Articolo di Martina Greggi
C’e’ una parte del linguaggio che vive fuori dalle parole. Un respiro tra le righe, una pausa dopo il punto. E’ lì che si nasconde il silenzio, quel vuoto apparente che non tace, ma parla con una voce propria. Scrivere, dopotutto, non e’ solo scegliere le parole da dire, ma anche quelle da non dire. E in questa omissione consapevole si apre un altro mondo: quello del sottinteso, dell’ombra, del mistero.
Ogni scrittura autentica e’ anche un dialogo con il silenzio. Il bianco della pagina non e’ solo lo sfondo su cui si imprimono le lettere: e’ una parte integrante del testo, un campo di tensione che ospita l’attesa, la sospensione, il non ancora detto. Il silenzio da’ valore alle parole, come la cornice fa con un dipinto. Le mette in risalto, le rende essenziali.

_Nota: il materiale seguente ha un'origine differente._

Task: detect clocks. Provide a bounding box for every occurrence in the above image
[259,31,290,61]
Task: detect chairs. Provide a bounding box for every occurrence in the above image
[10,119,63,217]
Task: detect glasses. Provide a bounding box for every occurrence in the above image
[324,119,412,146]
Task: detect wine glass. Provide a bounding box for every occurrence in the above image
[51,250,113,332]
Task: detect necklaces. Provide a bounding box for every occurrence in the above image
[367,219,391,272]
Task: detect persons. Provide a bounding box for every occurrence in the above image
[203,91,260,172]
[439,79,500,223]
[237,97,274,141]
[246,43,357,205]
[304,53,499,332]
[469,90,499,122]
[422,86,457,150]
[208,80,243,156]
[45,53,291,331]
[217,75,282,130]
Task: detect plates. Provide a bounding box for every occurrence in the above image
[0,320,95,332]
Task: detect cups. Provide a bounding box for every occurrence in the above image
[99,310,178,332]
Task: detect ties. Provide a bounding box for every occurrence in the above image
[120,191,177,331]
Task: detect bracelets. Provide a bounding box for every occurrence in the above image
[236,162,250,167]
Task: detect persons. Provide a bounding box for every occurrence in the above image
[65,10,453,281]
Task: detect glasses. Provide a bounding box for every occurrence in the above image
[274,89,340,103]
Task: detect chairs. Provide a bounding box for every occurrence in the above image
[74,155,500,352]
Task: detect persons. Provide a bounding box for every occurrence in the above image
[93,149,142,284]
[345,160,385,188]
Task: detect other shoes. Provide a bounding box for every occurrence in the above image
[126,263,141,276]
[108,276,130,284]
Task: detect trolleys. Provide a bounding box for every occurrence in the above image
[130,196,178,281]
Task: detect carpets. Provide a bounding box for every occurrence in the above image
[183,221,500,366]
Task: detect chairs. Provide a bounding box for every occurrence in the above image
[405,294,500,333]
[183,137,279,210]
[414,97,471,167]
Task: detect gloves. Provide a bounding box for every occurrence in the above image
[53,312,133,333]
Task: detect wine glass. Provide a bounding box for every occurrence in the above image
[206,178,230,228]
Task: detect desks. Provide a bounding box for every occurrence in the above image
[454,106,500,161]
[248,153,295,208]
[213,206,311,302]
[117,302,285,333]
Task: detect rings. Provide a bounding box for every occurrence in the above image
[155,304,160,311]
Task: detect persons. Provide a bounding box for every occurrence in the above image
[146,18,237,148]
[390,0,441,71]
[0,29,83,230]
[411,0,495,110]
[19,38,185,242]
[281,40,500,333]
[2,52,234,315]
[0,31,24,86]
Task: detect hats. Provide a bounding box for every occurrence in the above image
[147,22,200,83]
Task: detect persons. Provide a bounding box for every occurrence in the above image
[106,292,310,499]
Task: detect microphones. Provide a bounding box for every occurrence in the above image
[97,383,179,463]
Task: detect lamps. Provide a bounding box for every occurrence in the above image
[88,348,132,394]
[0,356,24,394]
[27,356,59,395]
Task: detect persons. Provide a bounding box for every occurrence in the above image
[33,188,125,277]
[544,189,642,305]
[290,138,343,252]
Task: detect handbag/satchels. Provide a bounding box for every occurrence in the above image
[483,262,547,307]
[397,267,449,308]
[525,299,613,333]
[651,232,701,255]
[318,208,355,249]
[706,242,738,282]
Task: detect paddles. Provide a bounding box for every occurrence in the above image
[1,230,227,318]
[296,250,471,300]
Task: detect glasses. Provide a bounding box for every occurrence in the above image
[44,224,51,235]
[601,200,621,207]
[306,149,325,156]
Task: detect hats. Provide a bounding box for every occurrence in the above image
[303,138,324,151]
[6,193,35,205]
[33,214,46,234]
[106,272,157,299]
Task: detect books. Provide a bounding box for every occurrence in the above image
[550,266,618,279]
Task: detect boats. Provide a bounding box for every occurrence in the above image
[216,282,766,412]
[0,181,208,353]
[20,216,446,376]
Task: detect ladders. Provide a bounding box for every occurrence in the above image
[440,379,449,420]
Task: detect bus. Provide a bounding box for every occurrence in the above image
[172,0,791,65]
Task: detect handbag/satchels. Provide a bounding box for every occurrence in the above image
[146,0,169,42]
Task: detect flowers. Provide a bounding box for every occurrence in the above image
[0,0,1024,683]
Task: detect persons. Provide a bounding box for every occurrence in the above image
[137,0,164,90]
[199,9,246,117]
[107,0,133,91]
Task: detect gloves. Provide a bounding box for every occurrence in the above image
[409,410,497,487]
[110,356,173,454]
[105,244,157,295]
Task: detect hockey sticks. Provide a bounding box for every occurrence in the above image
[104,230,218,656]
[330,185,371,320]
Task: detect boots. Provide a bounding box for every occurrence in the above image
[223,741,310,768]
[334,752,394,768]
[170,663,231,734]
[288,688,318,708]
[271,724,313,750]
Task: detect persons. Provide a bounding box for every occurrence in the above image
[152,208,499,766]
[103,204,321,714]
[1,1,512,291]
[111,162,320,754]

Pensiamo alla poesia: il verso spezzato, lo spazio lasciato tra le strofe, l’ellissi. Sono forme di silenzio che generano senso. E’ lì che il lettore respira, riflette, si insinua. La poesia vive di densita’, e la densita’ nasce proprio dall’equilibrio tra parola e silenzio.
Anche la narrativa gioca con questa dinamica. Un dialogo interrotto, una descrizione incompleta, un dettaglio taciuto possono dire molto di piu’ di una lunga spiegazione. Perche’ il silenzio stimola l’immaginazione, obbliga il lettore ad entrare attivamente nel testo, a colmare i vuoti, a sentire cio’ che non e’ stato esplicitato. L’autore affida alla sensibilita’ di chi legge il compito di decifrare quel che non e’ stato detto, e in questo gesto c’e’ una profonda fiducia nell’intelligenza emotiva dell’altro.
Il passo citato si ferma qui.